Politik Dienstwagen-Affäre: Jetzt macht Sixt Werbung mit Ulla Schmidt

Mietwagen statt Autoklau - so wirbt Sixt. Foto: az

Die Opposition reagiert mit Kritik und Spott und Sixt macht mit der Affäre schon Werbung. Doch Gesundheitsministerin Ulla Schmidt ist sich keiner Schuld bewusst: „Es gibt keinen Skandal. Der Wagen steht mir jederzeit zu.“

Der Schaden ist groß, der Spott fast noch größer. Von Ulla Schmidts Dienstwagen fehlt jede Spur. Durch das Missgeschick kommt die Diskussion um die Privilegien der Minister wieder hoch. Die politischen Gegner feixen und die Ministerin ist in der Defensive.

Sixt nutzt die unangenheme Affäre der Ministerin schon für seine eigenen Zwecke. Auf seiner Website wirbt das Mietwagen-Unternehmen mit dem Spruch: "Mit dem Dienstwagen in den Urlaub? Es gibt Sixt doch auch in Alicante." Dazu das Bild von Ulla Schmidt.

Wie berichtet, wurde der Mercedes (Listenpreis: 93000 Euro) in der Nacht von Dienstag auf Mittwoch in der Nähe von Alicante geklaut. Die Diebe kamen durch eine unverschlossene Hintertür des Hauses an Schmidts Urlaubsort Denia, in der Schmidts Fahrer übernachtete. Der Schlüssel lag auf dem Tisch, sie nahmen noch ein Handy, etwas Bargeld und die Kreditkarte des Fahrers mit.

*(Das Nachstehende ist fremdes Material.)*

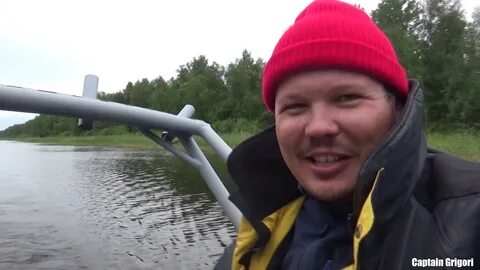 Видео ладожская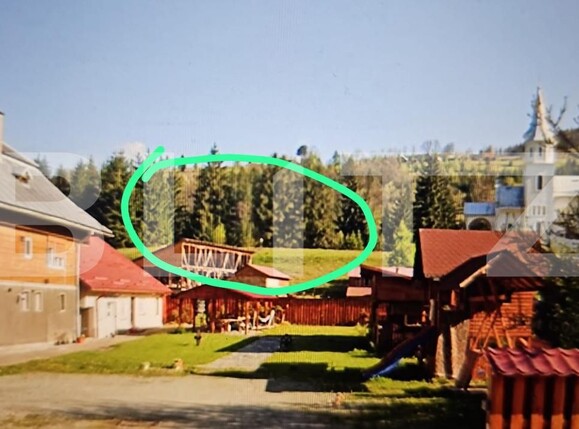 Teren de vânzare Arieseni - 186586TV | BLITZ Alba Iulia | Poza2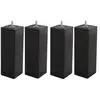 Jeu de pied x420 cm NIGHTITUDE CARRE H200 68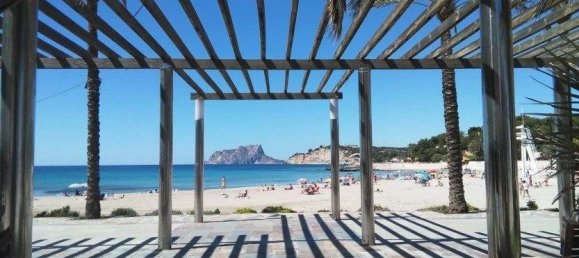 4 Schlafzimmer Villa in Moraira, Spain, Nr. 88352 47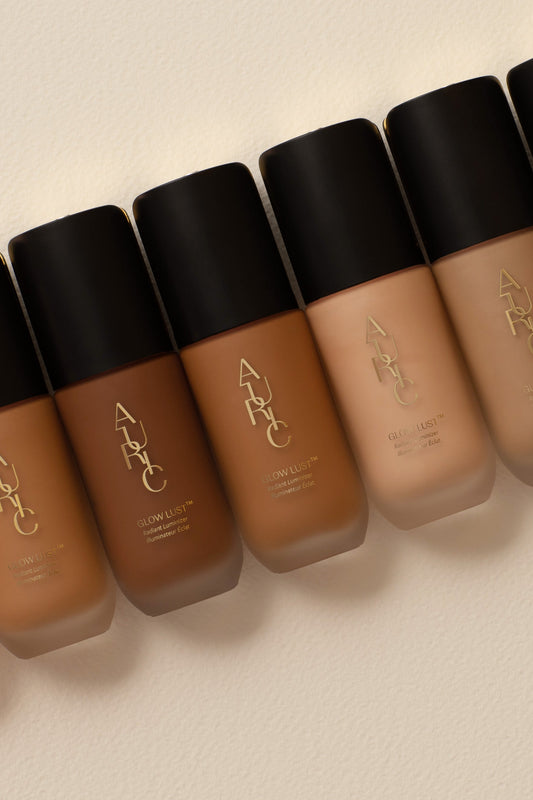 Glow Lust Radiant Luminizer - Pro Collection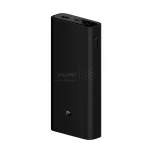 پاوربانک Xiaomi 50W 20000mAh مدل PB2050SZM - مشکی - تصویر 3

„Der Dienstwagen steht mir, auch aus Sicherheitsgründen, jederzeit zur Verfügung. Und wie jeder, der einen Dienstwagen hat, kann ich damit auch private Fahrten machen“, sagte Schmidt. Während des Aufenthalts wollte Schmidt auch zwei dienstliche Termine wahrnehmen, darunter ein Treffen mit in Spanien lebenden deutschen Pensionären. Politiker der Opposition und Lobbyisten der Steuerzahler sowie der mit Schmidt verfeindeten Ärzteschaft fordern Rechenschaft. CDU-Haushaltspolitiker Ole Schröder kündigte an, Schmidt wegen der Angelegenheit notfalls auch im Haushaltsausschuss zu befragen. Er sehe die SPD-Politikerin in Erklärungsnöten. Für ihn dränge sich „der Verdacht auf, es ging ihr eher darum, dem Fahrer und dessen Familie einen Urlaub zu ermöglichen. “Der Fahrer muss das Auto der Ministerin für die Reise 5000 Kilometer bewegen. Kollege Georg Schirmbeck sagte: „Da die Amtszeit von Gesundheitsministerin Schmidt ohnehin abgelaufen ist, erübrigt sich die Forderung nach ihrem Rücktritt.“

Die Ministerin wehrt sich: „Es gibt keinen Skandal. Denn es ist wirtschaftlicher, wenn ich mein Dienstfahrzeug nutze, als einen Dienstwagen inklusive Fahrer hier zu mieten“, betonte die Ministerin. „Der Haushaltsausschuss und der Bundesrechnungshof können jederzeit die Berechnung des Ministeriums prüfen“, sagte Schmidt.

Die deutsche Botschaft in Madrid bestätigte, es sei „möglich gewesen“, Schmidt ein Botschaftsfahrzeug für ihre offiziellen Termine zur Verfüggung zu stellen. Eher von der leichten Seite nahm die CSU die Affäre. Ministerpräsident Horst Seehofer sagte: „So ein Pech, gell?“ Und Wirtschaftsminister Karl-Theodor zu Guttenberg meinte: „Da hat sie wohl die Abwrackprämie flasch verstanden.“ Das Berliner Privatradio rs2, wirbt derweil für ein Gewinnspiel mit Leihwagen und Fahrer im Urlaub mit dem Slogan: „Machen Sie Urlaub wie Ulla Schmidt“.